§ **TASKS FOR THIS EXERCISE**
(1) In the account of Vladimir Shevil, how old was his daughter Nadezhda when she died?
(2) Continue the account of Vladimir Shevil and his daughter Nadezhda from its final sentence.

== EXCERPT TO READ

The world watched in horror when a midair plane collision killed 71 people in Germany in 2002 and, two years later, a grieving father retaliated. Vladimir Shevil, who was mourning the death of his own daughter to cancer, found hope amid the tragedy. He found Jesus.
Vladimir remembers Nadezhda, whose name means “hope” in Russian, joyfully coming home with a new Bible that someone had given to her at school in their hometown in Moldova. The 15-year-old girl spent hours reading the book, often staying up late at night. Vladimir, an occasional churchgoer, didn’t like his daughter’s interest in the Bible. He accused her of wasting her time and said she would be more productive working in the family’s vegetable garden.
“We don’t need the Bible,” he told her. “We have church.”
Nadezhda didn’t argue and obediently went outdoors to tend to the garden. Two years later, doctors diagnosed Nadezhda with bone cancer. She spent months in the hospital, and a leg was amputated from the hip. She died in 2001 at the age of 18. Vladimir was devastated, and he pleaded with God for answers. “I don’t think that I was such a bad father,” he prayed.

====
== DATA SHOWN

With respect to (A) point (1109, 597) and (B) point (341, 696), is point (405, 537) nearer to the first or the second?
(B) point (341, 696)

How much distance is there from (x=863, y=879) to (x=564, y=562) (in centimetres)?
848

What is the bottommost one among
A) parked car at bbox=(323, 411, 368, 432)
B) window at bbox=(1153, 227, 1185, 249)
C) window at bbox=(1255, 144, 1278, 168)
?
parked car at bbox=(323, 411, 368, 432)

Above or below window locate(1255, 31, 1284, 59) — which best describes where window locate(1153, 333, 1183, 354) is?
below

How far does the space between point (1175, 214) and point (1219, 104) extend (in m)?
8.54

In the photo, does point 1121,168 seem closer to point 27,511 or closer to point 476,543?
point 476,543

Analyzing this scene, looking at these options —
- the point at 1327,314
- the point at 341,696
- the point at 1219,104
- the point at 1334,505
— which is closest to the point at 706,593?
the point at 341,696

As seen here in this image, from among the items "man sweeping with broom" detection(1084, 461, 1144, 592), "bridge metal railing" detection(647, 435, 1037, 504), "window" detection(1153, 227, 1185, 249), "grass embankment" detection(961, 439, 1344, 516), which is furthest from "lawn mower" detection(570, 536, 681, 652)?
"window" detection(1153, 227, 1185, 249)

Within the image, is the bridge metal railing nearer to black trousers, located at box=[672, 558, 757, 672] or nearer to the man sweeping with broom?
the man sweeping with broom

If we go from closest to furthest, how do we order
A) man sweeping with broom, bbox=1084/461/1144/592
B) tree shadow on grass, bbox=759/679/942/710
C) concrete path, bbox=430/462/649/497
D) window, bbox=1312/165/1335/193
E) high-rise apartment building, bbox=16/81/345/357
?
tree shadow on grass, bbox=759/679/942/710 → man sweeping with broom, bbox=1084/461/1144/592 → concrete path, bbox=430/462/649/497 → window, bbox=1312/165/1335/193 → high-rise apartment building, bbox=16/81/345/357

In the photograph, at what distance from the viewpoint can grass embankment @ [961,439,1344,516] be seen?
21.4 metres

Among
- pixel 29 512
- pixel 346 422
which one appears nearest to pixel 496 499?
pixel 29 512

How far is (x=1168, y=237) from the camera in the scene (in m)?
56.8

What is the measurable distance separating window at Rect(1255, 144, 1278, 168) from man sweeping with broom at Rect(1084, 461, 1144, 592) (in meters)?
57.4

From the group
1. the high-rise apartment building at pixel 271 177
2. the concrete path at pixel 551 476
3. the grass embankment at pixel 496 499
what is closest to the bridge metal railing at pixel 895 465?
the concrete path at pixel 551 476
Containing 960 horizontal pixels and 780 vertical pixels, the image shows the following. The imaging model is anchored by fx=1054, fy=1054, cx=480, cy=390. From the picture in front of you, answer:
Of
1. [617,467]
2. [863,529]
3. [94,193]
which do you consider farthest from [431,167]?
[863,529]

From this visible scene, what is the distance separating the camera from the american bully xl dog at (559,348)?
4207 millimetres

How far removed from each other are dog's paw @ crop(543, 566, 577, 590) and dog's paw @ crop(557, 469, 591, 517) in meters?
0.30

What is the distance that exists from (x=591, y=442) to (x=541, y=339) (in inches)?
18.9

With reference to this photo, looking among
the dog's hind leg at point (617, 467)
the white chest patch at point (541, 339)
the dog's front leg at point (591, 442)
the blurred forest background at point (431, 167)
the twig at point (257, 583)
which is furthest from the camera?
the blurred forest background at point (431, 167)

====

§ **PER-TASK ANSWERS**
(1) She was 18.

(2)
Amid his sorrow, he heard the news in July 2002 that a DHL cargo plane had collided with a Russian airliner flying 45 Russian schoolchildren to a vacation in Spain, killing everyone on both aircraft. Then in 2004, a Russian father who had lost his wife and two children in the crash tracked down and killed the air traffic controller responsible for monitoring the German airspace where the collision occurred. Watching television news, Vladimir saw a journalist ask the father of a girl who had died in the crash whether he also wanted revenge. “No,” the man said. “I have hope that I will meet my daughter again.”
The words touched Vladimir’s heart. He longed for the same hope.
Shortly afterward, he came home to find his wife waiting with Nadezhda’s Bible. Opening it, she read, “But I do not want you to be ignorant, brethren, concerning those who have fallen asleep, lest you sorrow as others who have no hope. For if we believe that Jesus died and rose again, even so God will bring with Him those who sleep in Jesus” (1 Thess. 4:13, 14, NKJV).
“Here is our hope,” his wife said. “If we believe in God, we will meet our daughter again.”
Today Vladimir is a church deacon, and he joyfully talks about his hope in Jesus’ return. “Thanks to my daughter, we found God,” he said. “We have hope that we will meet our daughter again.”